I feel we’d be remiss to ignore that there should be something in the text that we can use as a mentor text. It might be as small as sentence study, or as large as the development of the plot of such a work. I’m making great assumptions here, but in all likelihood, a mandated text would be from the canon. Though there are issues of things such as diversity and representation in many of these texts, they are also, as much as it may trouble us, fine examples of literature. We must take the opportunity to engage with the craft of the text, and make good on our responsibility to discuss the things that make some of these books troublesome for us.

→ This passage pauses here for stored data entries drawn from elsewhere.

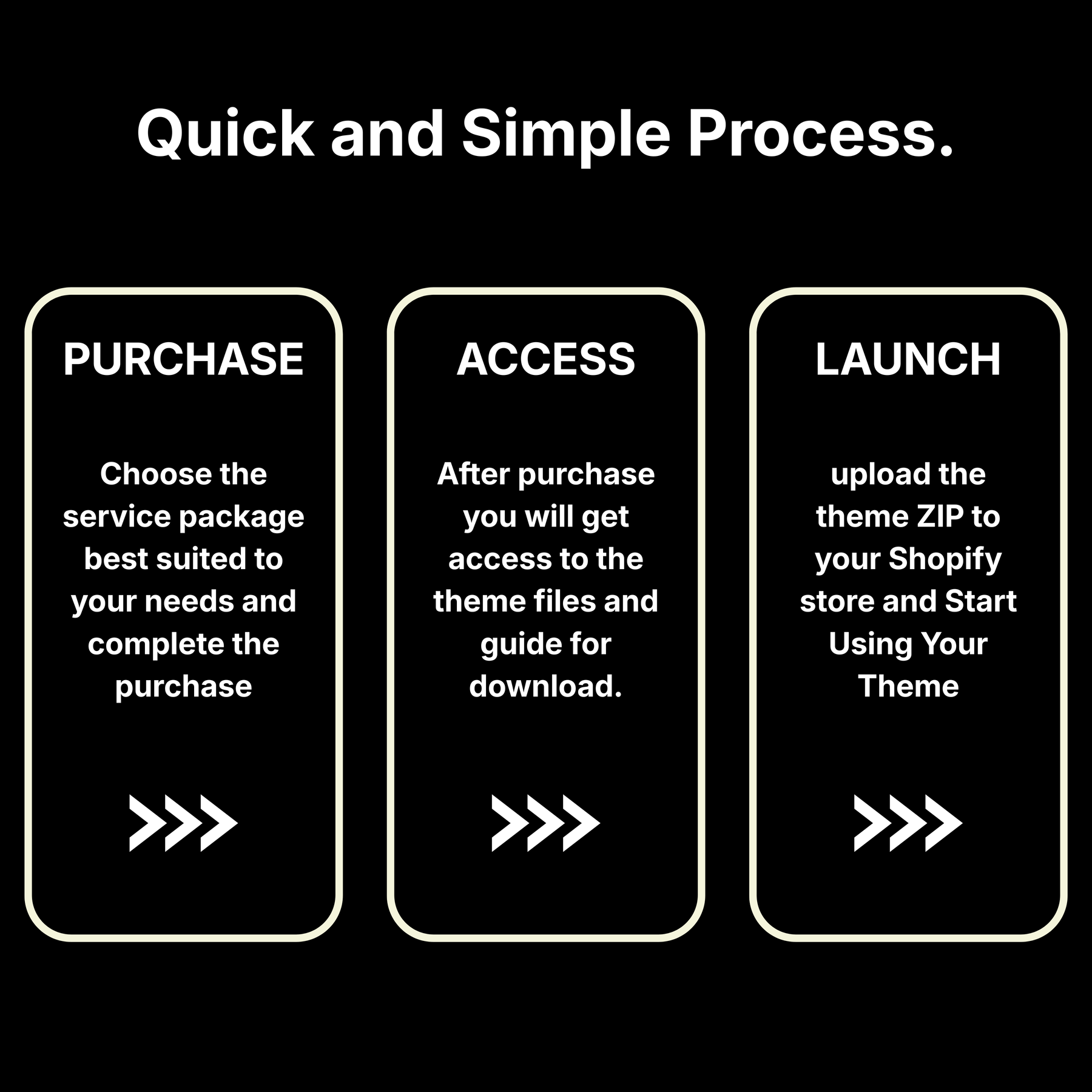 Quick and Simple Process.

PURCHASE

Choose the service package best suited to your needs and complete the purchase

ACCESS

After purchase you will get access to the theme files and guide for download.

LAUNCH

upload the theme ZIP to your Shopify store and Start Using Your Theme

Experience allows me to do these things with a level of confidence. Earlier in my career, I didn’t have that confidence. I found mentors and colleagues that supported me. Reach out. If you’ve never done a text, reach out to someone who has. Most of us are willing to share what’s worked for us. Sit down with a group of people doing the same text, notebooks open, and talk about what your goals and needs are. Collaboration is key in so much of our work.
Britt, I’m not sure if any of this helped, but I hope it will in some way. As challenging as it may seem, I sometimes feel like the secret to dealing with a mandated text is just figuring out how to make it complement the things that you’ve chosen to do in your classroom. The true beauty of any text is that they can be so easily adapted to whatever purposes we hold for them. Texts are tools, and if we are only allowed to use certain tools, we must figure out how to best use them to make what we want.
How do you handle mandated texts? What are some engaging writing tasks that can be used with any text?
Leave a comment below or find me on Twitter @doodlinmunkyboy!
-Jay
Hi Jay,
Thank you for this post! I agree that the whole class text has become tarnished in recent years because of misperceptions linking this type of study with mindless chapter questions and prescriptive essays. In reality, when used in the context of a workshop approach, a whole class text can be a wellspring of vibrant thinking, writing and discussion. My students enjoyed our shared texts so much last year that many of them began asking in the early days of school this year about when we could read a ‘class book’ again. I think it’s important to balance collective readings with independent reading cycles that give students choice. As Smith and Wilhelm suggest, we need to “unbind” students’ reading lives.
Many teachers have mandated texts as well, yet as you point out, there is tremendous professional freedom within those constraints to approach the texts in engaging ways. When teachers have their students’ best interests at heart, even a mandated text can become a thing of beauty.